• SELECTED EXTRACT:
___

A comprehensive guide to understanding and implementing routing in Magento 2.

Table of Contents

  1. Introduction
  2. How Routing Works
  3. Route Configuration
  4. Controllers
  5. URL Structure
  6. Route Parameters
  7. URL Rewriting
  8. Custom Routers
  9. Practical Examples
  10. Best Practices

Introduction

What is Routing?

Routing in Magento 2 is the mechanism that maps URLs to controller actions. When a user visits a URL, Magento's routing system:

  1. Parses the URL
  2. Identifies the appropriate router
  3. Finds the matching route
  4. Executes the corresponding controller action

Why is Routing Important?

  • URL Structure - Creates clean, SEO-friendly URLs
  • Module Organization - Maps URLs to specific modules
  • Request Handling - Directs requests to appropriate controllers
  • Customization - Allows overriding and extending default behavior

Route Types

Magento 2 has different routers for different areas:

Router Area ID Purpose
Standard Router Frontend standard Public-facing pages
Admin Router Backend admin Admin panel pages
URL Rewrite Router Both N/A SEO-friendly URLs
Default Router Both N/A CMS pages, 404 handling

How Routing Works

Routing Flow

User Request → FrontController → Router Collection → Match Router → Execute Controller

Step-by-Step Process:

  1. Request received - User visits URL like /blog/post/view/id/5
  2. Front Controller - Magento\Framework\App\FrontController receives request
  3. Router Collection - Loops through registered routers
  4. Router Matching - Each router tries to match the URL
  5. Route Found - Matching router processes the request
  6. Controller Execution - Controller action executes
  7. Response - Result is returned to user

URL Format

Standard Magento 2 URL structure:

https://example.com/frontName/controllerName/actionName/param1/value1/param2/value2

Example:

https://example.com/catalog/product/view/id/123
                      ↓        ↓       ↓    ↓   ↓
                  frontName controller action key value

Router Priority

Routers are executed in a specific order:

  1. Custom Routers (highest priority)
  2. Admin Router - admin routes
  3. Standard Router - standard routes
  4. URL Rewrite Router - SEO URLs
  5. CMS Router - CMS pages
  6. Default Router - 404 handling (lowest priority)

Route Configuration

Creating routes.xml

Routes are defined in routes.xml files located in your module's etc directory.

Frontend Routes

File: app/code/Vendor/Module/etc/frontend/routes.xml

<?xml version="1.0"?>
<config xmlns:xsi="http://www.w3.org/2001/XMLSchema-instance"
        xsi:noNamespaceSchemaLocation="urn:magento:framework:App/etc/routes.xsd">
    <router id="standard">
        <route id="vendor_module" frontName="blog">
            <module name="Vendor_Module" />
        </route>
    </router>
</config>

URL Result: https://example.com/blog/...

___

• EXERCISE DATA:
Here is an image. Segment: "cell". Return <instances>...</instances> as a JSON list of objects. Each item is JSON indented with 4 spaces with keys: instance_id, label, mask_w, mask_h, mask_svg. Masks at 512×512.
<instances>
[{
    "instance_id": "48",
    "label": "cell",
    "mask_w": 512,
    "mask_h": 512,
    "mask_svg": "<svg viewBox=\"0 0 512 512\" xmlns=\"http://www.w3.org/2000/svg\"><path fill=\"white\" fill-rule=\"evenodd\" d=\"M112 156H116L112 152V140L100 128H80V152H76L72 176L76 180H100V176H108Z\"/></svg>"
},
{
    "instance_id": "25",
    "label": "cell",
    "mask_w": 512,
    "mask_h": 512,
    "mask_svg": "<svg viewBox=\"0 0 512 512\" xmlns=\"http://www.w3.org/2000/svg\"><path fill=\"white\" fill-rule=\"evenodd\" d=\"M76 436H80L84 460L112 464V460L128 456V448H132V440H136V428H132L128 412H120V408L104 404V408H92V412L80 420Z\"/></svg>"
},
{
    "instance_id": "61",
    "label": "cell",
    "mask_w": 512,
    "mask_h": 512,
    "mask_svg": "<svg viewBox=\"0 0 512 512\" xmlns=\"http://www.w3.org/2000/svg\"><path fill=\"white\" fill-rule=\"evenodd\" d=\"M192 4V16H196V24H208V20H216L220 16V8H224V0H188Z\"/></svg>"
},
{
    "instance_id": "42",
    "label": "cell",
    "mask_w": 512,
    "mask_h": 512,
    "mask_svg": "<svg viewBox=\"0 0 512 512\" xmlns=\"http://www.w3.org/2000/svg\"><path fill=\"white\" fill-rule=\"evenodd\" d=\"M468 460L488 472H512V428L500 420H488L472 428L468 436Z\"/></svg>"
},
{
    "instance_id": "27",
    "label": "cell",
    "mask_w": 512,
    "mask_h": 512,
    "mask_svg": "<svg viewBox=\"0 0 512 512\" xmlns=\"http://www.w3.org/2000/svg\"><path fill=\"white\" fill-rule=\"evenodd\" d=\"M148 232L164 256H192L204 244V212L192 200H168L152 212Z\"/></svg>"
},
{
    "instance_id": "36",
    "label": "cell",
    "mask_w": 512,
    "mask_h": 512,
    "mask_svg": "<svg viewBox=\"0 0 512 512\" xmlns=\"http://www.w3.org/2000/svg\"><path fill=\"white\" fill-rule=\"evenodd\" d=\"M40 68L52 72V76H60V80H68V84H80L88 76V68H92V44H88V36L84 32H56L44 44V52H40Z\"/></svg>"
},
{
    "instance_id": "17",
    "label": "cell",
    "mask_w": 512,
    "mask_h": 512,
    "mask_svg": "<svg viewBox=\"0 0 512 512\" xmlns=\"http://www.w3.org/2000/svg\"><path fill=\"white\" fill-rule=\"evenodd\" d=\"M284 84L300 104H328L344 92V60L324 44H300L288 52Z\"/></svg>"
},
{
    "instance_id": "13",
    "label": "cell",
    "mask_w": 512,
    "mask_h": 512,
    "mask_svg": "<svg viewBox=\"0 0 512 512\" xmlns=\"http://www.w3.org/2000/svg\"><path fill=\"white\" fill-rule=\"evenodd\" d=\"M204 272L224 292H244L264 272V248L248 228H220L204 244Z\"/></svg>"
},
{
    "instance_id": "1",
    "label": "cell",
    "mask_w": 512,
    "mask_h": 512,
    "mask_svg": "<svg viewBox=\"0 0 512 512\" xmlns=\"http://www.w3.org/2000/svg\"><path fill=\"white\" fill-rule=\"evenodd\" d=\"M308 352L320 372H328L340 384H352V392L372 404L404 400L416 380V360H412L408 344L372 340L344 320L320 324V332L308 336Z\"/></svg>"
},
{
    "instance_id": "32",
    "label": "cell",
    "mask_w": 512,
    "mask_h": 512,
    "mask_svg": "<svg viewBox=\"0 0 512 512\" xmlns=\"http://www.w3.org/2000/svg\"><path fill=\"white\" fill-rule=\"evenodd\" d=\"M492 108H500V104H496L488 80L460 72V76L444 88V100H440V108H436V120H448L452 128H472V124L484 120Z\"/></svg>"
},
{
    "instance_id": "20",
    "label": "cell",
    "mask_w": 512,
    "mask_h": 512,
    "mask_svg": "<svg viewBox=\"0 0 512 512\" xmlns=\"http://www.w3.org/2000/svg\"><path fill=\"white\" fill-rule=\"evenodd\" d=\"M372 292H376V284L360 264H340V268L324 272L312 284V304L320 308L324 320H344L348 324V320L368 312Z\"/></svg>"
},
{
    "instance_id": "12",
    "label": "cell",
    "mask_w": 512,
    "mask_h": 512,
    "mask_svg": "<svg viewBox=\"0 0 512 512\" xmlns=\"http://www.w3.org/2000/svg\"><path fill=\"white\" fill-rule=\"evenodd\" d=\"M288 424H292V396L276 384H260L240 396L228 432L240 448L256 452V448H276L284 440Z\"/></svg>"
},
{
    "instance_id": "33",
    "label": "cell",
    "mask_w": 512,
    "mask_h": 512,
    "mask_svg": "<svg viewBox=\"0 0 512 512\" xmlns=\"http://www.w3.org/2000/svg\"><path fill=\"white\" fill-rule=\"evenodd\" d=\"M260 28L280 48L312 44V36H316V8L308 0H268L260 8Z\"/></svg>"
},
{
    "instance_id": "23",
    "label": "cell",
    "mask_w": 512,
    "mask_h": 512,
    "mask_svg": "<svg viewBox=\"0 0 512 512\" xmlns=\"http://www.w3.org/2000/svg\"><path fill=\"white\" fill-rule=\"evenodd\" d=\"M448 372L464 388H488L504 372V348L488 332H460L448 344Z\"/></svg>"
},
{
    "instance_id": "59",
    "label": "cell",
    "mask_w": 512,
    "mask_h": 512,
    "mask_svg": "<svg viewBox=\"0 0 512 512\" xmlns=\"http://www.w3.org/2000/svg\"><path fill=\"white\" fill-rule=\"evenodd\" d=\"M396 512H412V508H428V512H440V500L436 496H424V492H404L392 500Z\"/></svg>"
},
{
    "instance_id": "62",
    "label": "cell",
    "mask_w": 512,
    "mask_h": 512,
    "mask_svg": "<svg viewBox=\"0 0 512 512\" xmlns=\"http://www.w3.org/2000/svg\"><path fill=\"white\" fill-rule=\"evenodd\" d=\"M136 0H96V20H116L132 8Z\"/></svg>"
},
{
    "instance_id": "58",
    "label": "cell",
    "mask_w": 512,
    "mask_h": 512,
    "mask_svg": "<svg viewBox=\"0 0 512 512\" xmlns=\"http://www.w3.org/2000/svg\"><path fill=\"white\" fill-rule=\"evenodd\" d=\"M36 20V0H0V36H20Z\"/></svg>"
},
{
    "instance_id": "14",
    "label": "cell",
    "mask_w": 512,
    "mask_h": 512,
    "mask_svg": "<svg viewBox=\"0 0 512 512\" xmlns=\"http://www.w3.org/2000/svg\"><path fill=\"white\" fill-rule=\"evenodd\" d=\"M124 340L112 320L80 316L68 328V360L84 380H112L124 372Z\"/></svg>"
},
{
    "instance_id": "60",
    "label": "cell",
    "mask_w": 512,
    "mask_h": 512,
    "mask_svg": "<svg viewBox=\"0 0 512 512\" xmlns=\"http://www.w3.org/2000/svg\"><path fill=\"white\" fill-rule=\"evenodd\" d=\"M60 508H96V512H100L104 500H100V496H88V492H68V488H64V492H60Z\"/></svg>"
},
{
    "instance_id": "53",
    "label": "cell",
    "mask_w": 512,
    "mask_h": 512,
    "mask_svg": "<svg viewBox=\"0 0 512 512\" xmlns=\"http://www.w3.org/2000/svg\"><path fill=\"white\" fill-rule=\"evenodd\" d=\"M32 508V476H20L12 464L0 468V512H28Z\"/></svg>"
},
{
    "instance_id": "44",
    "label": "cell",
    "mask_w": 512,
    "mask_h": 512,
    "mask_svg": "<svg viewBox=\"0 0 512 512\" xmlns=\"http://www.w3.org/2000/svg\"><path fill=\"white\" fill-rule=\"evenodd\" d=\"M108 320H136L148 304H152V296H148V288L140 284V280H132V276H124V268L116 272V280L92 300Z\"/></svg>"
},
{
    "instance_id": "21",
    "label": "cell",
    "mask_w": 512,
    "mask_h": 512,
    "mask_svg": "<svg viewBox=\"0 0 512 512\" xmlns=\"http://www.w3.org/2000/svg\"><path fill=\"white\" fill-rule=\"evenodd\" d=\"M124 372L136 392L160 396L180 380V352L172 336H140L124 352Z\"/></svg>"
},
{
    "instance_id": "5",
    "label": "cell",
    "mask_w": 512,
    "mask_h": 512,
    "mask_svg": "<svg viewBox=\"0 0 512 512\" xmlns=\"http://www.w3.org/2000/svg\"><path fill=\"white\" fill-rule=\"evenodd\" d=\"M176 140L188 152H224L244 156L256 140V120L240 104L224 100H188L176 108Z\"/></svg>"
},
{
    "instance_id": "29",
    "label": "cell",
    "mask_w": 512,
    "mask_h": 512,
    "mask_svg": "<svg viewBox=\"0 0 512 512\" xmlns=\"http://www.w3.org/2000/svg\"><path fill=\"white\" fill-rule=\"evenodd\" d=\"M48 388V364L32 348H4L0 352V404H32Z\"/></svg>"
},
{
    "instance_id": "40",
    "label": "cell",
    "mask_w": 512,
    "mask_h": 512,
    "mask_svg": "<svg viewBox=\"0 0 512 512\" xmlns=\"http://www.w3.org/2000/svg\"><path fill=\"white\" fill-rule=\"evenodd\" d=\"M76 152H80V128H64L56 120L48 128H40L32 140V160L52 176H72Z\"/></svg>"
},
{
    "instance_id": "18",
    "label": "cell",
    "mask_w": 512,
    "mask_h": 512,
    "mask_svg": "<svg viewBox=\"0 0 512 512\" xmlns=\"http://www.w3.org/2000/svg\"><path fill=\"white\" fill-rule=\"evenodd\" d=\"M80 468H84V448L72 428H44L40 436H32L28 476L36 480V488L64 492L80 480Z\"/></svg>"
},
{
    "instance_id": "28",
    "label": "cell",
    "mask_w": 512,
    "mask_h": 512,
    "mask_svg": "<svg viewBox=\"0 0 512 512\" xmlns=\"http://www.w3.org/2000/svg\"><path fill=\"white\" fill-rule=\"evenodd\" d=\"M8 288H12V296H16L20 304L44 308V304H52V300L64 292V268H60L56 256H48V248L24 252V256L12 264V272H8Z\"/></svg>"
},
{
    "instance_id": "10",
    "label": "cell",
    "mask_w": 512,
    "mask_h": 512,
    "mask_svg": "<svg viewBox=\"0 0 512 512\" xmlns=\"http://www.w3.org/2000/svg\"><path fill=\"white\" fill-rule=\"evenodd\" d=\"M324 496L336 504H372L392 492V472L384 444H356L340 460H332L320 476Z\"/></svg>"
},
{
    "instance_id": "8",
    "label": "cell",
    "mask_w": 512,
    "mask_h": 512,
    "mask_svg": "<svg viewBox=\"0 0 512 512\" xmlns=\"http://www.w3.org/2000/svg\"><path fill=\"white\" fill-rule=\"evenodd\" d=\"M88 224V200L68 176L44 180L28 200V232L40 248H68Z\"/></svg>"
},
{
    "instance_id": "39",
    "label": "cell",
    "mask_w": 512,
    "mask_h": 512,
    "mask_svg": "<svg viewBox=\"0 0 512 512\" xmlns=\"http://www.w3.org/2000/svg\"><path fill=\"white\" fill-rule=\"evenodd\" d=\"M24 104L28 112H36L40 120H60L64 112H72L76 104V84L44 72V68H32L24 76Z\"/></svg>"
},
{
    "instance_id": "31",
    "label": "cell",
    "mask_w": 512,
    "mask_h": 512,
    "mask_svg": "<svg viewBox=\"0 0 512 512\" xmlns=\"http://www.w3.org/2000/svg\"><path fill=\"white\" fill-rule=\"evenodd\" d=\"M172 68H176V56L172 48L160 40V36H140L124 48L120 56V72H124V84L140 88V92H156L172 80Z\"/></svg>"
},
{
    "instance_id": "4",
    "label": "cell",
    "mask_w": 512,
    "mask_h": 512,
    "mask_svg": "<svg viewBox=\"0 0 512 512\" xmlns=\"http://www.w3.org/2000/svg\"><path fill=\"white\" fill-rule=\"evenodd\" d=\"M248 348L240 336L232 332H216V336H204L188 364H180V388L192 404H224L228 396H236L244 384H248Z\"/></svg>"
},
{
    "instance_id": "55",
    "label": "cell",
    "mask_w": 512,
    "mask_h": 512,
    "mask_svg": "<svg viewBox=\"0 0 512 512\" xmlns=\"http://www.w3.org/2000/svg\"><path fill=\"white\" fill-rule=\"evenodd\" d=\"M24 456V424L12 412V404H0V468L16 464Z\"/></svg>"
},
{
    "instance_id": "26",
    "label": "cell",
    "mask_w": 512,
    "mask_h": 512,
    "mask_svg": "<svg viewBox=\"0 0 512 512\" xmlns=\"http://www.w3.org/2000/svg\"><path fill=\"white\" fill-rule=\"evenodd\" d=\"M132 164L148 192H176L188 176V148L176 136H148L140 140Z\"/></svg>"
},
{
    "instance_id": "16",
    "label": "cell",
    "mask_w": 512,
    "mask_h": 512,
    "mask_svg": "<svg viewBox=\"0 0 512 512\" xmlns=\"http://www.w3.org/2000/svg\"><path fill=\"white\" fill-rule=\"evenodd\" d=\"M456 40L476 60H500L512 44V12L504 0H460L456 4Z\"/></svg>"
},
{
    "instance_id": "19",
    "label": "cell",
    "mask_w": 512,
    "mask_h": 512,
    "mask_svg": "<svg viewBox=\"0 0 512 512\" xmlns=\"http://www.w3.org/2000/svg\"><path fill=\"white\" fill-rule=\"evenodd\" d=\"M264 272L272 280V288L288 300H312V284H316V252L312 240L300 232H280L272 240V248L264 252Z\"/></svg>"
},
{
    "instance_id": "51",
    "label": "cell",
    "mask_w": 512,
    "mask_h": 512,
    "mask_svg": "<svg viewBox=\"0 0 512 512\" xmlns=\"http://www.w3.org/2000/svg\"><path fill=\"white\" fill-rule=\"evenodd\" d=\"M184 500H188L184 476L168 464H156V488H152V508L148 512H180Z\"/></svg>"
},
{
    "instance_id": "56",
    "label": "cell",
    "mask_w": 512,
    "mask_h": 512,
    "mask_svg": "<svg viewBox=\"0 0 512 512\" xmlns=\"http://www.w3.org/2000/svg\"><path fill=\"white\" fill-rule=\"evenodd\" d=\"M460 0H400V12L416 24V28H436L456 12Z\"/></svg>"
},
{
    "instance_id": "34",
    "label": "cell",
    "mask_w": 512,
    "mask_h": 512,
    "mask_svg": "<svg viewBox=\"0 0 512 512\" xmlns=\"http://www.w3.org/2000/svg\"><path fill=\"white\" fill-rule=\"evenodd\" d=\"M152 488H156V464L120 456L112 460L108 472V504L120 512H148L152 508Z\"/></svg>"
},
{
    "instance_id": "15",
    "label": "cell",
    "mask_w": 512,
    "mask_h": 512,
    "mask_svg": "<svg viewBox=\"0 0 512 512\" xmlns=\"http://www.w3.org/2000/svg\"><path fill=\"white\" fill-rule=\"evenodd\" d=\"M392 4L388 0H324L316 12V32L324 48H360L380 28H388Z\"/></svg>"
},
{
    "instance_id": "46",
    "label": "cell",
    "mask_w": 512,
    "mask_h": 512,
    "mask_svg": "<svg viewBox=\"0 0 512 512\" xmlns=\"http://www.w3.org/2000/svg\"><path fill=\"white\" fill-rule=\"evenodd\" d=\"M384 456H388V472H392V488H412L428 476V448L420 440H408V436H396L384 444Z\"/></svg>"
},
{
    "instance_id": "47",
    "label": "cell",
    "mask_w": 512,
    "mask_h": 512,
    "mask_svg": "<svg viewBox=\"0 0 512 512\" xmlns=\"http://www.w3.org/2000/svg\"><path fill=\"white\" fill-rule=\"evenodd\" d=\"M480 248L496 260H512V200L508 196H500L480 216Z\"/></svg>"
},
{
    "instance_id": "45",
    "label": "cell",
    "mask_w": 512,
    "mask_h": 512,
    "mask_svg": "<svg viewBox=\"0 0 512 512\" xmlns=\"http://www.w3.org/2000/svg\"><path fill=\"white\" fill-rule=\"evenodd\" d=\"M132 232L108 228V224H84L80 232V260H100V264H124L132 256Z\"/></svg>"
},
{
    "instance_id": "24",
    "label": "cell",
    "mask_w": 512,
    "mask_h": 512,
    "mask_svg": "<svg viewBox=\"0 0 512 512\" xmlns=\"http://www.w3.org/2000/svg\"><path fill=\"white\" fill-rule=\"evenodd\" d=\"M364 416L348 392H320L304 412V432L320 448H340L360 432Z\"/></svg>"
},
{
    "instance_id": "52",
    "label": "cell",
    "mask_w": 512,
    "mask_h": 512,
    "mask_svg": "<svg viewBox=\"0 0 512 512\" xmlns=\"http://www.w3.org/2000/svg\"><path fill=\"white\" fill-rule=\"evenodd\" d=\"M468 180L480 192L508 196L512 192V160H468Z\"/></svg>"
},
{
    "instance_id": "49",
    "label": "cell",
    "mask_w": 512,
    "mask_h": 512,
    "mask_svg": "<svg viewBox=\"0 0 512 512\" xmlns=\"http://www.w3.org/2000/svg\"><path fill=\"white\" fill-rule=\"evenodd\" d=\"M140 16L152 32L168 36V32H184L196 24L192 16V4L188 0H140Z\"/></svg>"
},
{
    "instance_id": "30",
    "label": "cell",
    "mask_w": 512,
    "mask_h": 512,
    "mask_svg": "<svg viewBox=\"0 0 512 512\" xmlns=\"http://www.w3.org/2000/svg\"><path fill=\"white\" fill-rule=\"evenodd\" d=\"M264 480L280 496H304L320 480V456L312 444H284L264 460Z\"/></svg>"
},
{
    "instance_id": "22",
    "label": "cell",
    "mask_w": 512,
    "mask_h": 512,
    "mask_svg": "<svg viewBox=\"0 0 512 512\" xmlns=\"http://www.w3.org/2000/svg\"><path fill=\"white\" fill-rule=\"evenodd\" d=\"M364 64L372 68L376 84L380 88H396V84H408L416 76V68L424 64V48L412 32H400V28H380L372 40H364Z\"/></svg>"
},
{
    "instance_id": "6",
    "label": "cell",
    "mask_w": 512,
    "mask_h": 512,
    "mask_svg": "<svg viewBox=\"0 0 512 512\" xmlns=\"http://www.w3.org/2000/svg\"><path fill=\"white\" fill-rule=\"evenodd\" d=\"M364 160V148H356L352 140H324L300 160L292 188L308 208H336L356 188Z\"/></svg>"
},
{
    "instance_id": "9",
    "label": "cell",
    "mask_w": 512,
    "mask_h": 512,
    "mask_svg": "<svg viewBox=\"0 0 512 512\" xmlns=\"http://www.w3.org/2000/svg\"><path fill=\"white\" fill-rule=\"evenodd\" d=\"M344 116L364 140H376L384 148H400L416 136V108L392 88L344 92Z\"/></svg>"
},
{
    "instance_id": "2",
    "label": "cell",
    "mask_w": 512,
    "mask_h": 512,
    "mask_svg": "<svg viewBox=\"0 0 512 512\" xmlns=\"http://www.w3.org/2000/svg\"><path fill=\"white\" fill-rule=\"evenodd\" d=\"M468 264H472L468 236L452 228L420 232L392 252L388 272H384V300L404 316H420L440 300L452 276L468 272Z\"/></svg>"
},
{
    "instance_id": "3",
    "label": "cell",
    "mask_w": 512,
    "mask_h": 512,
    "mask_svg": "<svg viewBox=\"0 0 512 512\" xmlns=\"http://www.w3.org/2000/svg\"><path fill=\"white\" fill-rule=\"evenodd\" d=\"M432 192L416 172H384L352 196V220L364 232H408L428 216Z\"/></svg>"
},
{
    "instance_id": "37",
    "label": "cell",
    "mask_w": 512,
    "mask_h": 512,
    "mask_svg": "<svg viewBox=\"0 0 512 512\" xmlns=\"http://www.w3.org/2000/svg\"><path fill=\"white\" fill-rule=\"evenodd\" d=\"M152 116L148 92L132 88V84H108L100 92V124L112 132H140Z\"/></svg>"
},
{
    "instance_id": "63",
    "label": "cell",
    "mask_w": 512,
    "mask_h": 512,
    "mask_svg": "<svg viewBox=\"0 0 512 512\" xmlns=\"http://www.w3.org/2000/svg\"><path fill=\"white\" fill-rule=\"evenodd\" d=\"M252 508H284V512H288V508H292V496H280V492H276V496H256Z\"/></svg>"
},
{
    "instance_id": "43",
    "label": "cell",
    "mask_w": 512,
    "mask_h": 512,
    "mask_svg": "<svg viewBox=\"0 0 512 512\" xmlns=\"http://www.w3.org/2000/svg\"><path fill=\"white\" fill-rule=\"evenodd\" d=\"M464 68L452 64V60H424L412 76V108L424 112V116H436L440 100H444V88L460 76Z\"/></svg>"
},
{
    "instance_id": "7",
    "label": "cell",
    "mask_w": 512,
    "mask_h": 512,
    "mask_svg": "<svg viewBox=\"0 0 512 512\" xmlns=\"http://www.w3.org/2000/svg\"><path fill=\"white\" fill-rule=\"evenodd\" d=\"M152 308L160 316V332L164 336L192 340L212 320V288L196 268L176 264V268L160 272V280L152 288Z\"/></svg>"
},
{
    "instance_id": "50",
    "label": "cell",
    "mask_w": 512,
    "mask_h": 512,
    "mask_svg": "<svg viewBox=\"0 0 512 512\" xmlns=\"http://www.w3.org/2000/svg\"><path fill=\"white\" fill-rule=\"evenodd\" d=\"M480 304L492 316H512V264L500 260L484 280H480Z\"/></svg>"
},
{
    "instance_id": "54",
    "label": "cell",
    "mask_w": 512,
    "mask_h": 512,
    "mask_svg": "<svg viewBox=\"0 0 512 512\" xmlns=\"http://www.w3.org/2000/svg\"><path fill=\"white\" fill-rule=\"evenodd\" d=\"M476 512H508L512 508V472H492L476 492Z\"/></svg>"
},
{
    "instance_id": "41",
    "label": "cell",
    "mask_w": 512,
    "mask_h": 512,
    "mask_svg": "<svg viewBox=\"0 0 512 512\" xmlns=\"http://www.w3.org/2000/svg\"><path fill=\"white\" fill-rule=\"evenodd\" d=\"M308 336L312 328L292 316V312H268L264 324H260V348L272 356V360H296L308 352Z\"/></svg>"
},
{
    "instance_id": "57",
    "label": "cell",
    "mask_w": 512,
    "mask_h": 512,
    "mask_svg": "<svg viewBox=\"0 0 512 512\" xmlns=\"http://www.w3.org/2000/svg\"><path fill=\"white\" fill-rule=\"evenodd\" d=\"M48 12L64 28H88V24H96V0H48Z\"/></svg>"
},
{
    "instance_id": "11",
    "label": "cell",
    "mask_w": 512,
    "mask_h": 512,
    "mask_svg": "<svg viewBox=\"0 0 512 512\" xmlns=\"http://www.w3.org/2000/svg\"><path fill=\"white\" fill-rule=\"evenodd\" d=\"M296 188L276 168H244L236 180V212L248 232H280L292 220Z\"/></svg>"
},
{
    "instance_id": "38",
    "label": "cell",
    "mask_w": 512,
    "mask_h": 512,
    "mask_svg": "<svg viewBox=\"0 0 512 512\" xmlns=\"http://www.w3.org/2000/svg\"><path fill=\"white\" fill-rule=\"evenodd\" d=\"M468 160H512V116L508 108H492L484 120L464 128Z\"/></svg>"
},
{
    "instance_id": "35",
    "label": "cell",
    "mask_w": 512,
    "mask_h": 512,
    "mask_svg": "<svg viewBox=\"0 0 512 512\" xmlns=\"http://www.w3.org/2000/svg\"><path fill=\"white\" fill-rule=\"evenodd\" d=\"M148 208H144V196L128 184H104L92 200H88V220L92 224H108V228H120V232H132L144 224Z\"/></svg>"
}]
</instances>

___

• STUDY QUESTIONS:
1) In the Magento 2 routing guide, which router has the lowest priority?
2) In the Magento 2 routing guide, condense the paragraph starting "Routing in Magento 2 is the mechanism" and its four numbered steps into one sentence.
3) Please reproduce the Magento 2 routing guide word for word, between "1. Parses the" and "is Routing Important?", inclusive.

• PER-TASK OUTPUTS:
1) The Default Router, which handles 404s, has the lowest priority.

2) Magento 2 routing maps URLs to controller actions: when a user visits a URL, it parses the URL, identifies the right router, finds the matching route, and runs the corresponding controller action.

3)
1. Parses the URL
  2. Identifies the appropriate router
  3. Finds the matching route
  4. Executes the corresponding controller action

Why is Routing Important?